Said the Saints’ Pierre Thomas: “I didn’t know Super Bowls were this loud. When I scored our first touchdown, I felt like we could hear them all the way back in New Orleans.”

It started before that touchdown, before Thomas scooted around five tacklers to score on a 16-yard catch and run to start the third quarter and give the Saints their first lead.

It started at the end of the first half, when each team did something symbolic of their approach, and central to the outcome.

On fourth and goal, the Saints went for the touchdown. Thomas was tackled for no gain, it failed, but the first of several daring moves by Coach Sean Payton inspired.

“[Payton] came in playing to win this game,” said Fujita, adding: “He’s got a swagger to him.”

The stop should have inspired the Colts. But even with two timeouts and the great Manning, they inexplicably ran three straight plays up the middle as if hoping the clock would run out. It did not. The Saints regained possession and three passes later pulled off that 35-second field-goal drive to pull closer and gain momentum.

“We won because we pulled out all the stops,” Porter said.

The best gamble was yet to come, the first onside kick outside of the fourth quarter in Super Bowl history, a chip shot by rookie punter Thomas Morstead at the start of the third quarter that stunned the Colts while being recovered by Jonathan Casillas.

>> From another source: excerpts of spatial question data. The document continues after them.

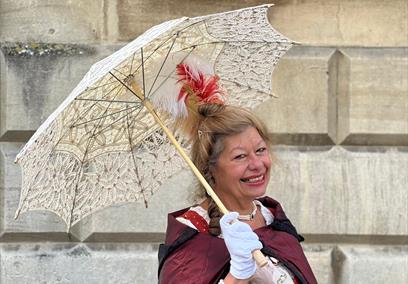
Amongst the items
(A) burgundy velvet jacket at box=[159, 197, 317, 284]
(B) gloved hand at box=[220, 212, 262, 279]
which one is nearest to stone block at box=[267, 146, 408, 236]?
(A) burgundy velvet jacket at box=[159, 197, 317, 284]

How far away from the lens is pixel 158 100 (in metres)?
2.65

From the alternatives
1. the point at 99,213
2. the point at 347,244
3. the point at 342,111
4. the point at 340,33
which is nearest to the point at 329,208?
the point at 347,244

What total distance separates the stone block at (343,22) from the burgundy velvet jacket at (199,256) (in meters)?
1.64

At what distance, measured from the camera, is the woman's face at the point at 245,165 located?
8.15 ft

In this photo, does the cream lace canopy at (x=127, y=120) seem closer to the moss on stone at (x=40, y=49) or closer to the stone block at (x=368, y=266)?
the moss on stone at (x=40, y=49)

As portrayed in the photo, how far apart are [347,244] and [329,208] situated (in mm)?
201

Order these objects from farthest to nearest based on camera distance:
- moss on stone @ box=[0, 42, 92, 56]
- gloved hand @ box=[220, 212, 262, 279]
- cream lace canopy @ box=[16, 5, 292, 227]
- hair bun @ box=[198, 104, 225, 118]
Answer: moss on stone @ box=[0, 42, 92, 56], hair bun @ box=[198, 104, 225, 118], cream lace canopy @ box=[16, 5, 292, 227], gloved hand @ box=[220, 212, 262, 279]

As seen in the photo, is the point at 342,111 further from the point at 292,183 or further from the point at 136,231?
the point at 136,231

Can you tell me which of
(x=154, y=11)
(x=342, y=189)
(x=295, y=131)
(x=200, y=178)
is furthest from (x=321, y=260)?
(x=200, y=178)

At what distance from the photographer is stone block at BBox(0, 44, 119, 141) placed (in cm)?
393

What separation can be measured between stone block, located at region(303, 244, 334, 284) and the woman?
149cm

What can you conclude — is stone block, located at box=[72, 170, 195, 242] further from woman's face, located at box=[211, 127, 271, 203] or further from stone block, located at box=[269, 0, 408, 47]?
woman's face, located at box=[211, 127, 271, 203]

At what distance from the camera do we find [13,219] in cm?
398

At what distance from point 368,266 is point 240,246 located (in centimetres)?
201
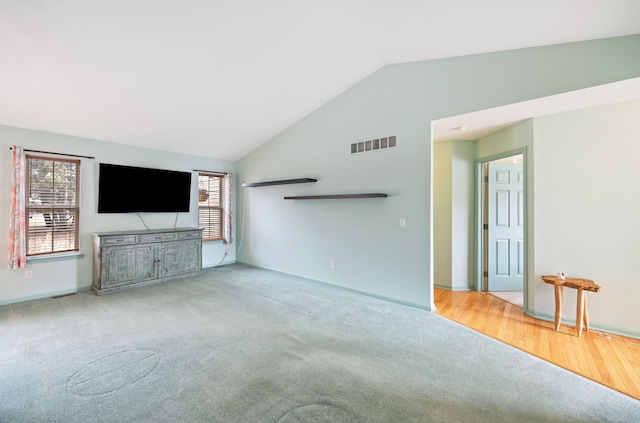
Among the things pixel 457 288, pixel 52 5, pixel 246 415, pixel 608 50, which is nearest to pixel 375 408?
pixel 246 415

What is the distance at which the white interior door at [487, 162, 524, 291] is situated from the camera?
4371 millimetres

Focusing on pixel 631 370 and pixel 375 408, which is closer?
pixel 375 408

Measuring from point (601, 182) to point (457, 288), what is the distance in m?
2.40

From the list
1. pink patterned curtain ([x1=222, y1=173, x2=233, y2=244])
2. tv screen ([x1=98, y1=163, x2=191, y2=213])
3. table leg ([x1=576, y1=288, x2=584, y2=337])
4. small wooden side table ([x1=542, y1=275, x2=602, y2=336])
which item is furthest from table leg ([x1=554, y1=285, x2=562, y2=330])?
tv screen ([x1=98, y1=163, x2=191, y2=213])

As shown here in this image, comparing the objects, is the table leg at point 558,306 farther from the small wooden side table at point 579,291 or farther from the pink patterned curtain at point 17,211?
the pink patterned curtain at point 17,211

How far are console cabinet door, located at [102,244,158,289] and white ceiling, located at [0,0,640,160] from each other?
1.89 metres

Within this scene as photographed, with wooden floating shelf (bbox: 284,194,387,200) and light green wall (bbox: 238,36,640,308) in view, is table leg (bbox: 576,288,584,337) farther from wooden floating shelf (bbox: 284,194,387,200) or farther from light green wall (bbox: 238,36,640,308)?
wooden floating shelf (bbox: 284,194,387,200)

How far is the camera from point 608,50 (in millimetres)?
2465

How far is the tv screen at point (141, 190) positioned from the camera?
4.42 metres

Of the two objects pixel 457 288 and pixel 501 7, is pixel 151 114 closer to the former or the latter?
pixel 501 7

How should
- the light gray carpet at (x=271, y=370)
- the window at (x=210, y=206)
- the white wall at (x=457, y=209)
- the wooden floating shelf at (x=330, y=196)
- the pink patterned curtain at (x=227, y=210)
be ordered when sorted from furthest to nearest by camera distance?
1. the pink patterned curtain at (x=227, y=210)
2. the window at (x=210, y=206)
3. the white wall at (x=457, y=209)
4. the wooden floating shelf at (x=330, y=196)
5. the light gray carpet at (x=271, y=370)

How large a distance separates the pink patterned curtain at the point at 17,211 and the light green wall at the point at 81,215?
144 millimetres

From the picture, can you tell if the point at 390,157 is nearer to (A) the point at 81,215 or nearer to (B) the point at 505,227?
(B) the point at 505,227

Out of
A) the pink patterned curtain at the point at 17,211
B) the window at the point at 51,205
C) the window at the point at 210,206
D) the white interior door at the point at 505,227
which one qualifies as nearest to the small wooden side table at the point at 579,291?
the white interior door at the point at 505,227
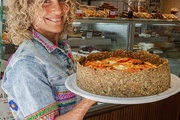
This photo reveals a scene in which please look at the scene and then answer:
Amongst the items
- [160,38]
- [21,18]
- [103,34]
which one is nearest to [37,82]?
[21,18]

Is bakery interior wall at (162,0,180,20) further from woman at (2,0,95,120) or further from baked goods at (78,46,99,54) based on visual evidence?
woman at (2,0,95,120)

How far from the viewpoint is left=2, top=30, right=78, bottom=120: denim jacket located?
1.17 meters

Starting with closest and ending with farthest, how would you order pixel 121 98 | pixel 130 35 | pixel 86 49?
pixel 121 98, pixel 86 49, pixel 130 35

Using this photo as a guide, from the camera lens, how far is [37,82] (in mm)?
1178

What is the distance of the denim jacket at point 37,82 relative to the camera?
1.17m

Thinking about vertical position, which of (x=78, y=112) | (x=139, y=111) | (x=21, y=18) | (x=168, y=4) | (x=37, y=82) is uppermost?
(x=168, y=4)

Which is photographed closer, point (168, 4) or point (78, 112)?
point (78, 112)

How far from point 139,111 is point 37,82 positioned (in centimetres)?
179

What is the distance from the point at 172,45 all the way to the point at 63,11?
2.76 metres

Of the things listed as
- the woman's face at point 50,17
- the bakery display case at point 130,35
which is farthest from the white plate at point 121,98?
the bakery display case at point 130,35

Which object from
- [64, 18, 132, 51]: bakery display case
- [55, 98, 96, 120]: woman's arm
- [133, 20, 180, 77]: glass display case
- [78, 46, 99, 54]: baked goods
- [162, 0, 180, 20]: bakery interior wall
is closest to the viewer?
[55, 98, 96, 120]: woman's arm

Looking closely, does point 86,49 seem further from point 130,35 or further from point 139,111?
point 139,111

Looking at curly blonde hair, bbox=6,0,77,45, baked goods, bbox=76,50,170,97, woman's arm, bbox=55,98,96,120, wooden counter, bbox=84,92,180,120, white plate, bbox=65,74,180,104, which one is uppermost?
curly blonde hair, bbox=6,0,77,45

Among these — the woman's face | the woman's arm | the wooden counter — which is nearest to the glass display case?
the wooden counter
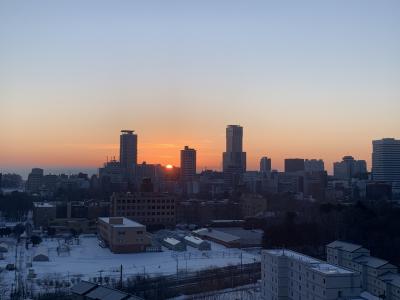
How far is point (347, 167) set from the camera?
225ft

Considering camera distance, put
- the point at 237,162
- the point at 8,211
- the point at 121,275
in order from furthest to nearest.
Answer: the point at 237,162, the point at 8,211, the point at 121,275

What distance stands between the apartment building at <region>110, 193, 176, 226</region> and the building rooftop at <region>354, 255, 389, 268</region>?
48.2 feet

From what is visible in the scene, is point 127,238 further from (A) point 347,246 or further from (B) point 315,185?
(B) point 315,185

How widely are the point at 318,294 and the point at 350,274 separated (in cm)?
76

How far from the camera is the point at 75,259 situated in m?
17.2

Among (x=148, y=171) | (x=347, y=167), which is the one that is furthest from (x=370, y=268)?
(x=347, y=167)

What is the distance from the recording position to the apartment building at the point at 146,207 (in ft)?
89.1

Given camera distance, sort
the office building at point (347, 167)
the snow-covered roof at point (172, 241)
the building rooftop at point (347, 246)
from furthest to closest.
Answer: the office building at point (347, 167) < the snow-covered roof at point (172, 241) < the building rooftop at point (347, 246)

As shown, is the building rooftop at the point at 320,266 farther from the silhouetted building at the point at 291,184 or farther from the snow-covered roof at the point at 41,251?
the silhouetted building at the point at 291,184

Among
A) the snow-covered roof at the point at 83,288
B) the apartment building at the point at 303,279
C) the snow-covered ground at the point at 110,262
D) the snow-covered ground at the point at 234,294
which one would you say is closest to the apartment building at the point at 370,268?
the apartment building at the point at 303,279

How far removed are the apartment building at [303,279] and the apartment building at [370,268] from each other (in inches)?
71.9

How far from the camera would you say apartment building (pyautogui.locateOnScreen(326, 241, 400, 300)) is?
1220 centimetres

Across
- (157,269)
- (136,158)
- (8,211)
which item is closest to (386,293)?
(157,269)

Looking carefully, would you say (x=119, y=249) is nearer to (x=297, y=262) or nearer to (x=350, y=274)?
(x=297, y=262)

This was the first season in his life that Morstead had also kicked off, and he was equally shocked when Payton patted him on the back in the locker room during halftime and casually told him of the play.

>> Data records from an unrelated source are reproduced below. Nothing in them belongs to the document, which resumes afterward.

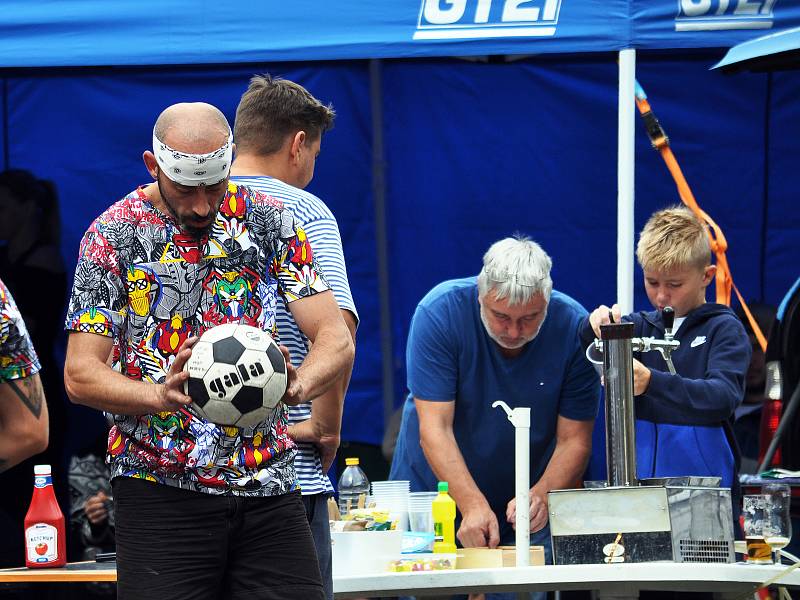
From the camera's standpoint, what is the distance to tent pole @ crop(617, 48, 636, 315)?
5.24 m

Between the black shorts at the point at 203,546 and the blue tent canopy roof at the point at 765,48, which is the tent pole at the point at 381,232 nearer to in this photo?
the blue tent canopy roof at the point at 765,48

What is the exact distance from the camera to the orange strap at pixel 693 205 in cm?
587

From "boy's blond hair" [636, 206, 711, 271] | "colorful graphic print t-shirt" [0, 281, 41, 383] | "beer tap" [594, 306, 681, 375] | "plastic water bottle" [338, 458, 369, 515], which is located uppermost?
"boy's blond hair" [636, 206, 711, 271]

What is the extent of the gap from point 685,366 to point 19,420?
2.48m

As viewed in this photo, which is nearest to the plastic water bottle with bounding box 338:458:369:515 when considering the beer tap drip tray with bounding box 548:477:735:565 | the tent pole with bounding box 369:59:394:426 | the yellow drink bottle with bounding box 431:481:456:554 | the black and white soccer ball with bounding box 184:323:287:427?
the yellow drink bottle with bounding box 431:481:456:554

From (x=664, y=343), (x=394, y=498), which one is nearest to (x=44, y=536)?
A: (x=394, y=498)

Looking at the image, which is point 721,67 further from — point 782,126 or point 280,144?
point 280,144

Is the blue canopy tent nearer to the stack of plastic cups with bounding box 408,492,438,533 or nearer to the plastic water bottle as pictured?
the plastic water bottle

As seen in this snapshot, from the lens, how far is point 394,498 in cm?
420

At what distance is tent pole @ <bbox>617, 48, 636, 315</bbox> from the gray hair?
860 mm

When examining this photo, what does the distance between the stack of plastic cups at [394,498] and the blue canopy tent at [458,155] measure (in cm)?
223

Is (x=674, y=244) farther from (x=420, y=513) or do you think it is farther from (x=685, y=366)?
(x=420, y=513)

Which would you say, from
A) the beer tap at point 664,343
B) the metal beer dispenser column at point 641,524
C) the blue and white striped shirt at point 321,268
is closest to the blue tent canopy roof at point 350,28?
the beer tap at point 664,343

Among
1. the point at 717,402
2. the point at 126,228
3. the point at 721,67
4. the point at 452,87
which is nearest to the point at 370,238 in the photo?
the point at 452,87
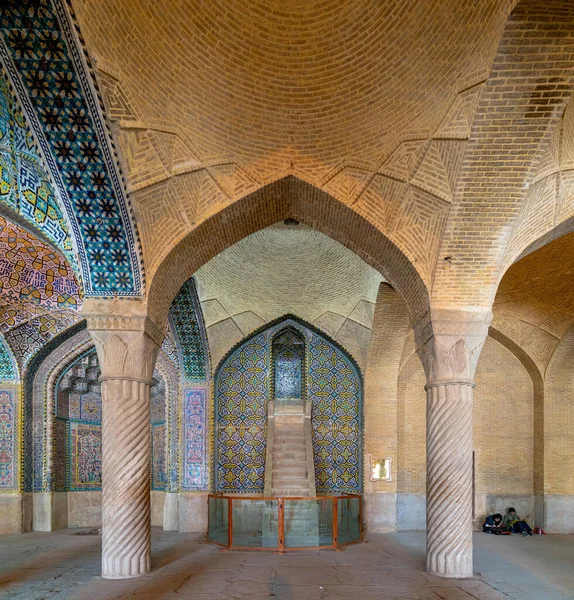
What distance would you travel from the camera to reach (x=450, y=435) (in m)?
6.83

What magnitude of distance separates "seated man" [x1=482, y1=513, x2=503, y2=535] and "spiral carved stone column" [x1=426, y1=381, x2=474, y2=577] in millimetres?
4709

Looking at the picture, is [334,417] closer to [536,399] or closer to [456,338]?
[536,399]

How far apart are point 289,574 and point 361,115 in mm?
5152

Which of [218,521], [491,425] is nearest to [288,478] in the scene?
[218,521]

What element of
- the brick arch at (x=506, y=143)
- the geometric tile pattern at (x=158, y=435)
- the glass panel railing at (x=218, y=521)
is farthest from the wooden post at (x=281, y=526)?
the geometric tile pattern at (x=158, y=435)

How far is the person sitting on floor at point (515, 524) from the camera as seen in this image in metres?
10.9

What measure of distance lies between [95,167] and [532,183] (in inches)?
177

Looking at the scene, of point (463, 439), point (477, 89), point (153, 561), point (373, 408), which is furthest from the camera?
point (373, 408)

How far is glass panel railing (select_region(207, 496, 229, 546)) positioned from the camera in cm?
883

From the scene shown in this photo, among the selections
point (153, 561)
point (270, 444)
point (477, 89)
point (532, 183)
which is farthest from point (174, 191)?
point (270, 444)

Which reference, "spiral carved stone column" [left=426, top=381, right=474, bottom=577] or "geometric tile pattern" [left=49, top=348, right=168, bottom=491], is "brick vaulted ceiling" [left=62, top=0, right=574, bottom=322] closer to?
"spiral carved stone column" [left=426, top=381, right=474, bottom=577]

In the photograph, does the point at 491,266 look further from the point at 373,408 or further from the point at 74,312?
the point at 74,312

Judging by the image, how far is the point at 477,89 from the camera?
5785mm

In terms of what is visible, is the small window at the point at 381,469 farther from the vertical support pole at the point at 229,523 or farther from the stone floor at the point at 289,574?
the vertical support pole at the point at 229,523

“I wasn’t worried,” said Morstead. “I was just terrified.”

Six plays later, Thomas scored and the Saints led and everything felt different.

“It was a big time game-changer,” said Colts linebacker Clint Session.

After game MVP Brees and league MVP Manning matched each other dart for dart -- their 63 combined completions were the most in Super Bowl history -- it only figured that the final interception would also come from Saints smarts and swagger.

Porter said he jumped Reggie Wayne’s route and picked off the pass because he had spent two weeks studying the play on film.

“It was like I had seen it before, like I was watching it happen again right before my eyes,” he said.

Manning could not disagree with him.

“It was a kind of play we run a lot,” said the fallen former champion.

The Colts played safe. The Saints played hungry. The Colts tried not to lose. The Saints tried everything to win.

The Saints deserved this. America deserves this.

Mardi Gras is nine days away. Mardi Gras starts now.

“This is bigger than just the game,” said Fujita, the roar of fans above his head still echoing long after the finish, an echo that will bounce around the sports world for months before settling in a bayou town forever. Let the good times roll.